◆ **EXERCISES TO COMPLETE**
1. In the essay on social media outrage, what can a vigilant population that keeps the government on its toes demand?
2. Continue the essay on social media outrage from where it stops.

◆ **SELECTED EXTRACT**
BEGIN

Spread the outrage
I got into an argument last night over what I first perceived as a “lack of sense of proportion” in conversations in social media. After all, it the girls that P-Noy loved before get more traction in social media than the names of all victims of the Ampatuan Massacre combined. People are more interested in tagging Foursquare locations than the deteriorating state of mining regions in the Cordillera, viewable through any satellite view map. It seems to indict the quality of discussions at first, but it does prove one very important thing: social media amplifies conversations. If a video goes viral for being so hilarious or awesome, shouldn't the same be the case for the gaffes of the government?
It should: a vigilant population that keeps the government on its toes can demand greater accountability and transparency. As with perceived diplomatic rows with speechwriters and international hostage crises with crazed criminals, it gives the government a healthy degree of paranoia. Keeping the government in check means being in step with it; following the leader means making sure that everything is kept in line. The watchdogs and critics will always be there, but the tweets and blogs that criticize the government on fair points shouldn't be immediately construed as destabilization or unfair criticism, but a way to make sure that expectations are met. For a Government built on great expectations, those objective criticisms from the social media front are all the more necessary.

END

[Dataset records]
BEGIN

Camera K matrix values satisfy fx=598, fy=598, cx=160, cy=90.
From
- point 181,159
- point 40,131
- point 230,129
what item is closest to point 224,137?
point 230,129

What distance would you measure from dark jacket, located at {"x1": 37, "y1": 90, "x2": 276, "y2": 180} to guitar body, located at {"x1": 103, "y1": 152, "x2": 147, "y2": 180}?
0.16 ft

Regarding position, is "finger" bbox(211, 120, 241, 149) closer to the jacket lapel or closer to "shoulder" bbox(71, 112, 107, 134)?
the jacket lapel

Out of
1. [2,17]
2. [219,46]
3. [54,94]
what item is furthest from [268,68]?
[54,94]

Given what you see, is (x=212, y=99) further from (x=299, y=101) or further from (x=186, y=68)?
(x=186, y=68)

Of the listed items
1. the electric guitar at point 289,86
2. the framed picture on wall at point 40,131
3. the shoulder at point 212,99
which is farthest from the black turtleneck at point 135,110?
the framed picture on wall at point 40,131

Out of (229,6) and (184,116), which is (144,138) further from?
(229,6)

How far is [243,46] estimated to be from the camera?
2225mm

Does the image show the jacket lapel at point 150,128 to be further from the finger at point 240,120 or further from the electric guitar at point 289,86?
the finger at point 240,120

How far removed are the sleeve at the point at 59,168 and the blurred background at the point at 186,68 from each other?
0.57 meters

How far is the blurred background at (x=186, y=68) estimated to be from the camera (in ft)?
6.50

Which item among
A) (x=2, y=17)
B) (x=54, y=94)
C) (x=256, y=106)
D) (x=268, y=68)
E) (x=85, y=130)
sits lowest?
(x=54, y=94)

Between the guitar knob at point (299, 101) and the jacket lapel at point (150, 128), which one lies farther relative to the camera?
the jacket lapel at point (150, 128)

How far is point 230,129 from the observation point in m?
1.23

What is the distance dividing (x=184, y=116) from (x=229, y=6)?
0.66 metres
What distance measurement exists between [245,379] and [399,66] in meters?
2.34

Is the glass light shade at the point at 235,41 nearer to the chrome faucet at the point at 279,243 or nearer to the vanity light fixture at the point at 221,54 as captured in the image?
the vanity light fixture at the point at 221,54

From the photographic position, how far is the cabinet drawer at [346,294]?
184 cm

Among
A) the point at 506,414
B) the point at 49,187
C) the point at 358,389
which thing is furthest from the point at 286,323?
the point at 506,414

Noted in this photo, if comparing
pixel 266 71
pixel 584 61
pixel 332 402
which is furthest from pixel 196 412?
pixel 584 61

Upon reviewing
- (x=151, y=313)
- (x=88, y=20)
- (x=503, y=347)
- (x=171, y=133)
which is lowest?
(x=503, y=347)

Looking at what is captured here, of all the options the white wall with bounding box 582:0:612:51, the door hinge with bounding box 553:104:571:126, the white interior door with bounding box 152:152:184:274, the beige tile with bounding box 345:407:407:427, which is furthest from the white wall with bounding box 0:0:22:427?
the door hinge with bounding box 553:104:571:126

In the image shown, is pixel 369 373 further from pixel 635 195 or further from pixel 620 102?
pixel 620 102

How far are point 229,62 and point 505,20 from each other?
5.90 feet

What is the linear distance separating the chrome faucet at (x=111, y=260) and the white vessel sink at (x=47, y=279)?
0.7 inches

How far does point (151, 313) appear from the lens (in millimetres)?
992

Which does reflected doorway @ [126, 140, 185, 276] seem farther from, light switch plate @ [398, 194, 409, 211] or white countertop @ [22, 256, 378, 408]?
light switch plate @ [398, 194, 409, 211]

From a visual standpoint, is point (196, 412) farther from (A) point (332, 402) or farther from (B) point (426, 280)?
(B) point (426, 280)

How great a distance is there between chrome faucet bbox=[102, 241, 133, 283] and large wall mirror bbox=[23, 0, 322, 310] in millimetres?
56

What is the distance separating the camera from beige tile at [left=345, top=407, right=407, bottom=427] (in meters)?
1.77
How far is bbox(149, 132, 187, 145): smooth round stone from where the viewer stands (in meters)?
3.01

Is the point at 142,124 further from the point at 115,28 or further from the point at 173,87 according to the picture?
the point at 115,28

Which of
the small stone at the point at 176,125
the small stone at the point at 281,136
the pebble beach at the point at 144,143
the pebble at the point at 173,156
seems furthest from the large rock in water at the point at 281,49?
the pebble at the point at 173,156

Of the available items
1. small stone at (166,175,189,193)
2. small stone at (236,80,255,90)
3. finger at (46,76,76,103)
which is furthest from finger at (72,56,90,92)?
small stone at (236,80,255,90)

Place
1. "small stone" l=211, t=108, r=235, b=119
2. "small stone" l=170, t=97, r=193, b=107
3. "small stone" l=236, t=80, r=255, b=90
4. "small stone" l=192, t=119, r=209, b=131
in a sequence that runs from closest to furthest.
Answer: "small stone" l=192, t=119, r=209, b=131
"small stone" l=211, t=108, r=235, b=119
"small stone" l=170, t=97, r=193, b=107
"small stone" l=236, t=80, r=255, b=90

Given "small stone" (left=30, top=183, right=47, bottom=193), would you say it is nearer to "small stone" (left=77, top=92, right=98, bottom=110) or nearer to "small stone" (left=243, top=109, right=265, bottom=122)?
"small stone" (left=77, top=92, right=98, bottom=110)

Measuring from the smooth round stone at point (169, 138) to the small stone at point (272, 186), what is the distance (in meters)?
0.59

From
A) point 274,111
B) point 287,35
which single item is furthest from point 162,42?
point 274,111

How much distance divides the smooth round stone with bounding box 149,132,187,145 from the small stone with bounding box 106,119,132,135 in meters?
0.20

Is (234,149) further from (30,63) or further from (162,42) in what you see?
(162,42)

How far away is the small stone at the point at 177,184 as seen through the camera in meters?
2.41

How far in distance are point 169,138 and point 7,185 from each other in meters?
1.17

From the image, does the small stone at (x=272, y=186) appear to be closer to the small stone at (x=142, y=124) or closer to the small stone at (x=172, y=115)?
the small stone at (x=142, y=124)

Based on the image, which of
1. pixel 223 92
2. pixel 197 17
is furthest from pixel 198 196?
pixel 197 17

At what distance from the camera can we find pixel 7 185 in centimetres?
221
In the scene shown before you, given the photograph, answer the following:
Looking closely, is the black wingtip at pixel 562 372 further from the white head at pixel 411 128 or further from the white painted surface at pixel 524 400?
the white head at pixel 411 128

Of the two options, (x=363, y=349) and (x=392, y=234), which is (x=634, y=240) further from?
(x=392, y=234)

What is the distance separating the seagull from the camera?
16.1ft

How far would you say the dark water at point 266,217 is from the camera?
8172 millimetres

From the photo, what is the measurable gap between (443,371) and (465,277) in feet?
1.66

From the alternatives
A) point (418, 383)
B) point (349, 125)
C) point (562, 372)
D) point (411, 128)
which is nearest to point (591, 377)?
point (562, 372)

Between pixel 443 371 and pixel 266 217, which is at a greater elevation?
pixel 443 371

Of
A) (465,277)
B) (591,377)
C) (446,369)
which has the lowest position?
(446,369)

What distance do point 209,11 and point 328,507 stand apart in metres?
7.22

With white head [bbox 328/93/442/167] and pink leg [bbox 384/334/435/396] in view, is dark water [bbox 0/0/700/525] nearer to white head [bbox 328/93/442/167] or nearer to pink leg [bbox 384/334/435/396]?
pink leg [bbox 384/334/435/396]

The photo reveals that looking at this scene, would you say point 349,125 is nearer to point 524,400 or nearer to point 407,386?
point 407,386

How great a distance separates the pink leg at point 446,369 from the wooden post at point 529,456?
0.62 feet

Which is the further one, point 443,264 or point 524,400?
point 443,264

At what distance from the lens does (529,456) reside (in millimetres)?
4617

END

◆ **ANSWERS PROVIDED**
1. Greater accountability and transparency.

2.
Yet in the process of being vigilant watchers of the government, we can miss out on issues and events that deserve the amplification of social media. The past few weeks were great pickin's for netizens, but we did miss out on a few stories in the wake of the DoT fiasco. On November 18, Rogelio Salva, a 62-year-old farmer from Negros Occidental, died while holding a strike-camp with his fellow farmers in front of the Department of Agrarian Reform office. On November 15, the botanist Leonard Co, along with a forest guard and an aide, died after being caught in a crossfire between the Philippine Army and armed groups. There were no hashtags or viral Facebook pages for those.
Again, social media amplifies conversations. Yet it can only amplify conversations within a limit of understanding. The conversations amplified by netizens are those that are important to a particular class, understood by people with a certain educational attainment, or have the resources to access computers and afford Internet access. There is a lot of outrage to go around, but a lot remains to be said about how commensurate it is, or how relevant it is to other people who aren't netizens but are citizens nonetheless. It remains to be seen whether the outrage from bad restaurant service or astronomical mobile phone bills, for example, is the same outrage from the lack of basic services or having no phone service in remote, indigent areas. I could be wrong, but my answer is a predictable “no.”
Tempering online outrage with a sense of proportion is one thing, but tempering it with a sense of purpose is another. Netizens and the denizens of social media can do more than just hype up issues and stoke the fires of controversy, but act as a voice for the underrepresented, and give ample amplification to things that are underreported. There will be plenty of seats in the online table for people who like to talk about P-Noy's gaffes, but right now there are few who would talk about self-determination for indigenous peoples, for example. I guess the accusations of overreaction are not from mere acts of overreaction, but ones made at the expense of other things that deserve public attention. We're not after viral influencer-led social currencies (or whatever buzzword there is for that), but the recognition of the fact that some issues may be bigger and more important to us and to our fellow Filipinos than the next trending topic on Twitter.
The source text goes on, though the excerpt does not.